Wymagania do zadań »
- A) Odpowiedz krótko na pytania do tekstu o Janie Szurmieju:
(i) W jakich latach żył Jan Szurmiej?
(ii) Z którym teatrem związał się latami ścisłej współpracy?
(iii) Znawcą jakiej kultury był według tekstu?
- B) Proszę kontynuować tekst o Janie Szurmieju, zaczynając zaraz po jego ostatnim zdaniu.

Tekst do czytania »
>>>>>

Artysta niepowtarzalny

Jan Szurmiej (1946 – 2024)

Należał do twórców, którzy mają swój znak, szczególny wyraz. Ze sceny płynęły emocje, właściwe tylko jego Teatrowi. Było to coś, czego nikt już nie powtórzy, nie będzie umiał. Ten Teatr właśnie umarł, razem z nim.

Jan Szurmiej, zmarły niedawno wybitny, o niezwykłej osobowości inscenizator - twórca klimatycznych widowisk, z imponującymi scenami zbiorowymi, i przedstawień kameralnych znaczonych subtelną kreską, jeden ze współcześnie żyjących największych znawców kultury żydowskiej, m. in. latami ścisłej współpracy związał się z Teatrem Siemaszkowej, dostarczając widzom rzeszowskim wiele radości i wzruszeń.

<<<<<

Wyodrębnione wpisy »
>>>>>

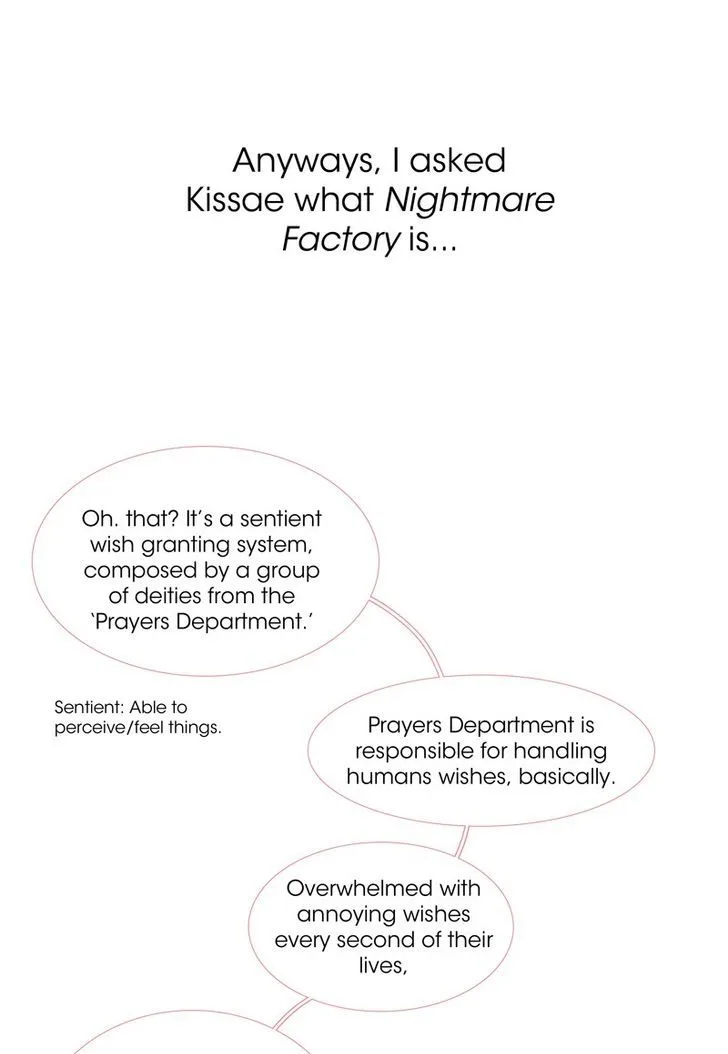 Anyways, I asked Kissae what Nightmare Factory is...

Oh. that? It's a sentient wish granting system, composed by a group of deities from the 'Prayers Department.'

Sentient: Able to perceive/feel things.

Prayers Department is responsible for handling humans wishes, basically.

Overwhelmed with annoying wishes every second of their lives,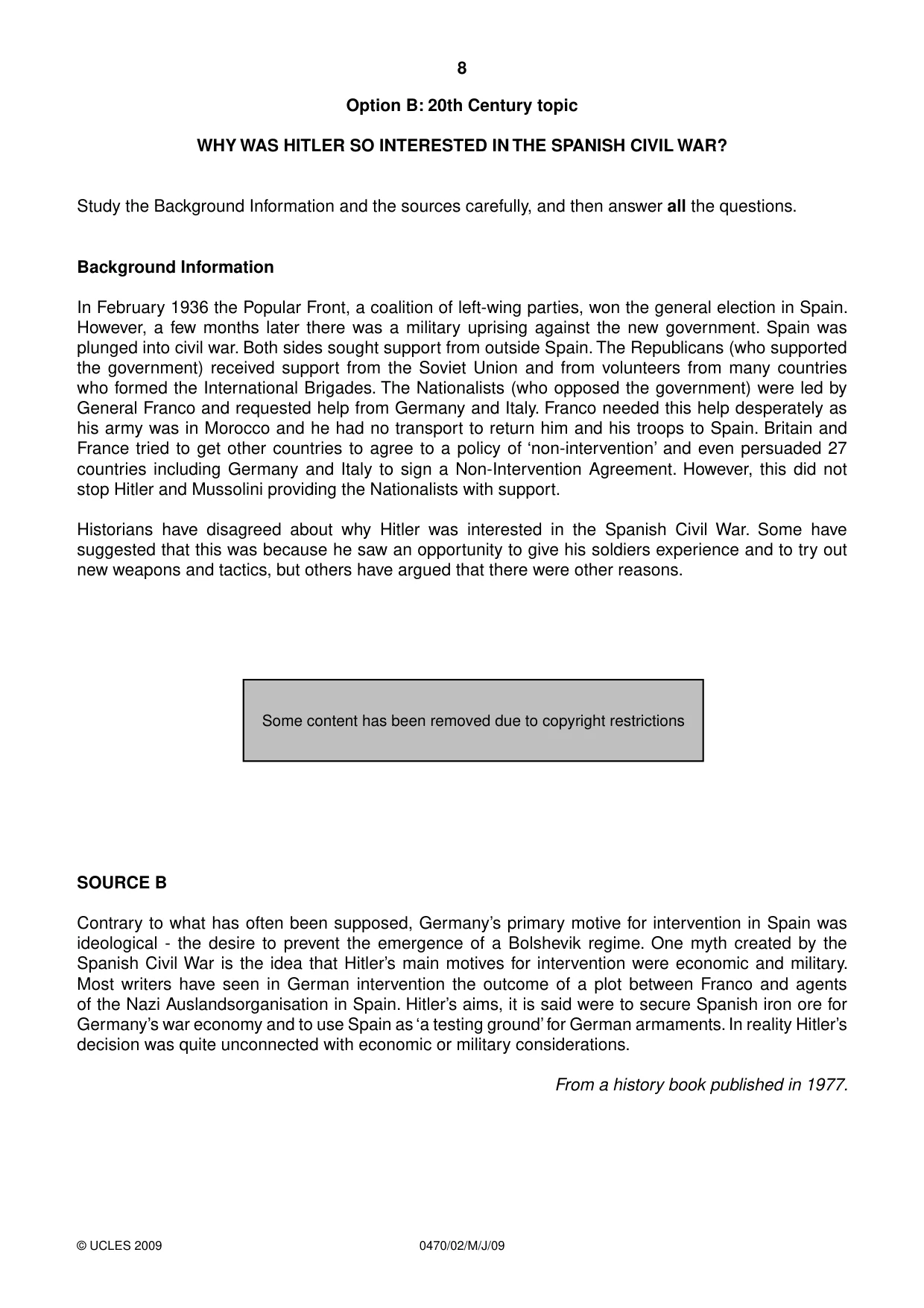 8

Option B: 20th Century topic

WHY WAS HITLER SO INTERESTED IN THE SPANISH CIVIL WAR?

Study the Background Information and the sources carefully, and then answer all the questions.

Background Information

In February 1936 the Popular Front, a coalition of left-wing parties, won the general election in Spain. However, a few months later there was a military uprising against the new government. Spain was plunged into civil war. Both sides sought support from outside Spain. The Republicans (who supported the government) received support from the Soviet Union and from volunteers from many countries who formed the International Brigades. The Nationalists (who opposed the government) were led by General Franco and requested help from Germany and Italy. Franco needed this help desperately as his army was in Morocco and he had no transport to return him and his troops to Spain. Britain and France tried to get other countries to agree to a policy of 'non-intervention' and even persuaded 27 countries including Germany and Italy to sign a Non-Intervention Agreement. However, this did not stop Hitler and Mussolini providing the Nationalists with support.

Historians have disagreed about why Hitler was interested in the Spanish Civil War. Some have suggested that this was because he saw an opportunity to give his soldiers experience and to try out new weapons and tactics, but others have argued that there were other reasons.

Some content has been removed due to copyright restrictions

SOURCE B

Contrary to what has often been supposed, Germany's primary motive for intervention in Spain was ideological - the desire to prevent the emergence of a Bolshevik regime. One myth created by the Spanish Civil War is the idea that Hitler's main motives for intervention were economic and military. Most writers have seen in German intervention the outcome of a plot between Franco and agents of the Nazi Auslandsorganisation in Spain. Hitler's aims, it is said were to secure Spanish iron ore for Germany's war economy and to use Spain as 'a testing ground' for German armaments. In reality Hitler's decision was quite unconnected with economic or military considerations.

From a history book published in 1977.

© UCLES 2009 0470/02/M/J/09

<<<<<

Odpowiedzi do ćwiczeń »
- A)
(i) 1946–2024
(ii) Z Teatrem Siemaszkowej.
(iii) Kultury żydowskiej.

- B)
W różnych latach realizował w nim m.in. „Skrzypka na dachu" - z Markiem Kępińskim i Robertem Żurkiem, kreującymi wymiennie Tewie Mleczarza, „Marlenę Dietrich. Błękitnego Anioła" - z Mariolą Łabno - Flaumenhaft, „Sztukmistrza z Lublina" - z Przemysławem Tejkowskim, „Piaf" - przed laty z Justyną Szafran i Anną Sroką i po latach z Dagny Mikoś i Małgorzatą Pruchnik - Chołką, czy wreszcie przezabawne „Siostrunie" i uwielbianą przez młodych widzów, także tych duchem - „Anię z Zielonego Wzgórza".

Aktorzy, którzy grali w tych i in. jego spektaklach w Siemaszkowej, wspominają pracę z nim jako szczególnie twórczą i artystycznie rozwojową. Podobnie w Teatrze Polskim we Wrocławiu, gdzie ostatnio był dyrektorem artystycznym, czy Teatrze Muzycznym Capitol w tymże Wrocławiu i wcześniej Operetce Warszawskiej - którą przemianował, powracając do przedwojennej nazwy Teatru Muzycznego Roma. A także wielu, in. scen, z którymi współpracował.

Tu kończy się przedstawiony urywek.